Instructions
1. In the CMR reference range study, rewrite the stretch from "Search strategy" through "and in the English language.", replacing "Boolean operators" with "logical operators".
2. What minimum sample size did the CMR reference range study require of the studies it selected?

Study text
-------------------------

Keywords: cardiac magnetic resonance, reference range, normal range, left ventricle
Graphical Abstract
Introduction
Accurate quantification of left ventricular (LV) structure and function is key to clinical decision making in cardiology. LV cavity volumes in end-systole (LVESV) and end-diastole (LVEDV) reflect adverse myocardial remodelling.1 LV mass (LVM), is an independent prognostic marker in individuals with and without cardiovascular disease.2–4 LV ejection fraction (LVEF) provides an estimate of LV systolic function and is the determinant of many important clinical decisions such as cardiac-resynchronization therapy, valve interventions, and management of heart failure syndromes.5–8
Cardiac magnetic resonance (CMR) imaging is the reference test for cardiac chamber quantification and is increasingly used to guide difficult clinical decisions. However, there is lack of consensus on normal reference ranges with variation in published reports.9 Whilst there are known sex, age, and ethnic differences in cardiac morphology,10,11 these differences have not been adequately studied with CMR and commonly quoted reference ranges are based on small cohorts that do not always represent the populations to which they are applied.
Previous attempts to pool results from different CMR reference ranges were limited by the datasets available at the time, with small sample sizes, inability to provide age and ethnicity stratification, or perform a formal meta-analysis.12 In the last 5 years, there has been a surge of publications reporting normal CMR reference ranges from around the world. The objective of this study is to determine population-related (sex, age, and ethnicity) and technical sources of heterogeneity through a formal systematic review and meta-analysis of published CMR reference ranges.
Methods
This study is registered online with the International Prospective Register of Systematic Reviews (PROSPERO, https://www.crd.york.ac.uk/PROSPERO/; registration number: CRD42019147161, 27 April 2020, date last accessed). Methods are in accordance with the PRISMA statement (Transparent Reporting of Systematic Reviews and Meta-Analyses, http://prisma-statement.org/, 27 April 2020, date last accessed). The PRISMA checklist is provided in the Supplementary data online.
Selection criteria
We selected studies that defined a normal reference range in healthy adults (>18 years-old) with sample sizes of ≥50, reported in the English language. We required confirmation of healthy status of participants. We accepted studies with 1.5-T or 3-T scanners from all vendors. We restricted to studies using steady state free precession (SSFP) sequences, as this reflects current clinical standards for volume quantification. We required LV quantification to be made using short-axis cine images using a predefined standard operating procedure for image acquisition and analysis. Studies selected for quantitative analysis were required to report sex-stratified LVM, LVEDV, LVESV, and LVEF in a manner where mean and standard deviation values in indexed formats [indexed to body surface area (BSA), denoted by i] could be extracted.
Search strategy
Z.R.E. and A.A.M.K. independently searched Ovid Medline (1946–April 2019) and Embase electronic databases. Relevant subject headings were used to conduct the search using MeSH terms (Medical Subject Headings) for Medline and the equivalent, Emtree, for Embase. Subject headings and their ‘trees’ were examined, and relevant subheadings were selected, related terms were included using the explode command (Supplementary data online, Table S1). Search terms were combined using Boolean operators. Selected terms were included in the search as keywords. We performed separate keyword search of titles and abstracts to ensure capture of newer publications not yet incorporated into MeSH/Emtree classifications. The final output was limited to studies in adults (>18 years-old) and in the English language.

-------------------------

Information supplied
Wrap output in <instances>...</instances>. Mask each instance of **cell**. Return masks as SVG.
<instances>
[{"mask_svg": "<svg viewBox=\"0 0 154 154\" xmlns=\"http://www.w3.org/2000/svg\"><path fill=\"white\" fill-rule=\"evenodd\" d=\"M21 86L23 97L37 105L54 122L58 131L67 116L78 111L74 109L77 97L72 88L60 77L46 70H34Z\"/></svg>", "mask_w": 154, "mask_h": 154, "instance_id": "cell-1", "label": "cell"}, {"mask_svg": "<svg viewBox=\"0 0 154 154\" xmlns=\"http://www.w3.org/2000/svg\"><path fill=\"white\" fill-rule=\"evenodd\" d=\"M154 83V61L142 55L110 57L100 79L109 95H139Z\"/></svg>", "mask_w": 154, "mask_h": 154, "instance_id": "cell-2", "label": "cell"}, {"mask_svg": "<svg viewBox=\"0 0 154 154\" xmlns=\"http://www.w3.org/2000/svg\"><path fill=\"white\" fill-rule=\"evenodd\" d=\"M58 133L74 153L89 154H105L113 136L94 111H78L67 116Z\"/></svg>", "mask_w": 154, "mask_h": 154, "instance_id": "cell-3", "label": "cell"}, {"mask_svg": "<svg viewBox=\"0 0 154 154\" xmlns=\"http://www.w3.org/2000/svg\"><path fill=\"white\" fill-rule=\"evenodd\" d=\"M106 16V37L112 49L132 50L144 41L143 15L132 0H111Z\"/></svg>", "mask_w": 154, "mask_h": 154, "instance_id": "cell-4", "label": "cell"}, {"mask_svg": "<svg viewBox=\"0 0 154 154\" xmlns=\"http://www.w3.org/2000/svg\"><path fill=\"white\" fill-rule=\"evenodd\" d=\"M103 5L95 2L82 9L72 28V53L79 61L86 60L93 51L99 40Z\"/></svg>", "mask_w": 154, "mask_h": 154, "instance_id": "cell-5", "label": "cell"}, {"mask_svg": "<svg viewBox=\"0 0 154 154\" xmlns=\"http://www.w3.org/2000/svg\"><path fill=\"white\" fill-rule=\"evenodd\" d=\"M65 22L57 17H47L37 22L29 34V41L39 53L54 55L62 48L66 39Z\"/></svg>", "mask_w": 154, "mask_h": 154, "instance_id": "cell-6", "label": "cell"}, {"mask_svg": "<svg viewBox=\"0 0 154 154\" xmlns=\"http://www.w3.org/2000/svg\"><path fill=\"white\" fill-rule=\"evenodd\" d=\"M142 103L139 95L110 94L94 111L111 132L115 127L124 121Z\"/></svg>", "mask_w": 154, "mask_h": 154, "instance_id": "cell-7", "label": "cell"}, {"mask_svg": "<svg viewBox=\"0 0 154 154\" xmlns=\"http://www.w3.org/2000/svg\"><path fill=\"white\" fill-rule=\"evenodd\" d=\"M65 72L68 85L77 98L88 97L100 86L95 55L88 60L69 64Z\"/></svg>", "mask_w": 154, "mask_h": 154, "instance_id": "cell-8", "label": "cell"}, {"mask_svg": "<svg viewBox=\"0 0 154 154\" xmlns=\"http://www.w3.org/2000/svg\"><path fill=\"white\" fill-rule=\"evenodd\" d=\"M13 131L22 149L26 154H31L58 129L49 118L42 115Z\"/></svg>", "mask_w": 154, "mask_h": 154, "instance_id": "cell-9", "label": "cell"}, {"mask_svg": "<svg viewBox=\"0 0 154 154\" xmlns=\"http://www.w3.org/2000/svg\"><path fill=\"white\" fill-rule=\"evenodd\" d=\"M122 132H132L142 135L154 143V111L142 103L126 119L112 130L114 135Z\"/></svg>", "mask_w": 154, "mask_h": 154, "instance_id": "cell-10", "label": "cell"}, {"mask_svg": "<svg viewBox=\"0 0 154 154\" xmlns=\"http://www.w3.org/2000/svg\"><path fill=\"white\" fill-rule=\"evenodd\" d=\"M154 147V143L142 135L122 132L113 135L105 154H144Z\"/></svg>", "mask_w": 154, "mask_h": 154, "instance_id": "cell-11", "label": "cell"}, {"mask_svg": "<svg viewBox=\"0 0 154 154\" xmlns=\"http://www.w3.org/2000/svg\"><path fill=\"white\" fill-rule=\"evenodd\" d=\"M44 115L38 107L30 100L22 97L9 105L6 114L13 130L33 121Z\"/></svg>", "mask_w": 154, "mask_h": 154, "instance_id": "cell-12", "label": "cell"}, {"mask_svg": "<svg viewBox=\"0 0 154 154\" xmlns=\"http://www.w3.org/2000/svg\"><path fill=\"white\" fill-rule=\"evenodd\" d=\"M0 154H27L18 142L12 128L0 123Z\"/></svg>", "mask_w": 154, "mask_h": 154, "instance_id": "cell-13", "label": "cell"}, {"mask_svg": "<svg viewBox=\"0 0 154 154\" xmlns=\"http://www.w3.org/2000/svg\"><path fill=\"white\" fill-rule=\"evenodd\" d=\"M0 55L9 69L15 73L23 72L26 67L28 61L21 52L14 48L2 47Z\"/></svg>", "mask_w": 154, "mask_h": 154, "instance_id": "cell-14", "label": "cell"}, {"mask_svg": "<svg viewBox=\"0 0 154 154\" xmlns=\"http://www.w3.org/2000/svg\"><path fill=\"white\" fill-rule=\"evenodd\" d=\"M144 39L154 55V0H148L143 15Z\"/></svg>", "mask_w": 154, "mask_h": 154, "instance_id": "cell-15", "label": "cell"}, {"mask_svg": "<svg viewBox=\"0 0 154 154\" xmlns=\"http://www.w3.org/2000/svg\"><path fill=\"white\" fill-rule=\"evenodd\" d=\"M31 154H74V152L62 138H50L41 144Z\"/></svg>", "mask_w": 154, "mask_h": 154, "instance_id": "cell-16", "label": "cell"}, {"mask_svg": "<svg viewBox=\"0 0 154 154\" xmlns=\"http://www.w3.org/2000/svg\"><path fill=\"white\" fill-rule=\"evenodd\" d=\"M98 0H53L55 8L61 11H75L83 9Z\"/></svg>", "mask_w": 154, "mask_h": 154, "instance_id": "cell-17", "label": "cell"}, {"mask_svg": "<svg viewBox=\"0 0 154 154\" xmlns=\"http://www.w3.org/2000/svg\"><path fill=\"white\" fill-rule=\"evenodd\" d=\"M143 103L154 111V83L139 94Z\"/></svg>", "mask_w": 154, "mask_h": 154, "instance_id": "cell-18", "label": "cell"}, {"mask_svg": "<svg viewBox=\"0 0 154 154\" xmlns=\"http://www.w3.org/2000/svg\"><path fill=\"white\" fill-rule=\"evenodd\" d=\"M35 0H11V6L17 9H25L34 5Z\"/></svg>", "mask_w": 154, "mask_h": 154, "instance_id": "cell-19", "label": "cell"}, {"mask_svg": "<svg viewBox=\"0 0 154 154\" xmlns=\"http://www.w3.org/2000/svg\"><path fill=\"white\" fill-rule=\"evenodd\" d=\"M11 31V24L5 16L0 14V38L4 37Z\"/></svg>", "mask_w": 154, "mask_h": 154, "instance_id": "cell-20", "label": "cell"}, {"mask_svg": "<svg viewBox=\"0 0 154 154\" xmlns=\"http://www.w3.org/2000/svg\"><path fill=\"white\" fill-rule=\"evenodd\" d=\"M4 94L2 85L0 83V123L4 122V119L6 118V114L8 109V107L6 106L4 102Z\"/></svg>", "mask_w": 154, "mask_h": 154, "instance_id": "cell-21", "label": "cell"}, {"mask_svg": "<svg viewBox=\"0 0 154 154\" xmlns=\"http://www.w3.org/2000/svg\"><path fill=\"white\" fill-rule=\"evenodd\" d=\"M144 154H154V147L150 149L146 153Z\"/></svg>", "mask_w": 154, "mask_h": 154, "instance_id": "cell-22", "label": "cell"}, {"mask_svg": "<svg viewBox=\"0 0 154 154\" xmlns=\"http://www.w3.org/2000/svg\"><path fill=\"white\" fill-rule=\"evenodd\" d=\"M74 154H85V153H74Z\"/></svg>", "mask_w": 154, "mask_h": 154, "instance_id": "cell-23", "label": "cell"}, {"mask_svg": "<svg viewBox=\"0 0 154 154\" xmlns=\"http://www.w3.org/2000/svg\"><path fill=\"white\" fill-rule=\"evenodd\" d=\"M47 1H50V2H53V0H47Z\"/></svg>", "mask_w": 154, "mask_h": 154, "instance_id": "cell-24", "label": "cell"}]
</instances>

-------------------------

Exercise answers
1.
Search strategy
Z.R.E. and A.A.M.K. independently searched Ovid Medline (1946–April 2019) and Embase electronic databases. Relevant subject headings were used to conduct the search using MeSH terms (Medical Subject Headings) for Medline and the equivalent, Emtree, for Embase. Subject headings and their ‘trees’ were examined, and relevant subheadings were selected, related terms were included using the explode command (Supplementary data online, Table S1). Search terms were combined using logical operators. Selected terms were included in the search as keywords. We performed separate keyword search of titles and abstracts to ensure capture of newer publications not yet incorporated into MeSH/Emtree classifications. The final output was limited to studies in adults (>18 years-old) and in the English language.

2. At least 50 participants.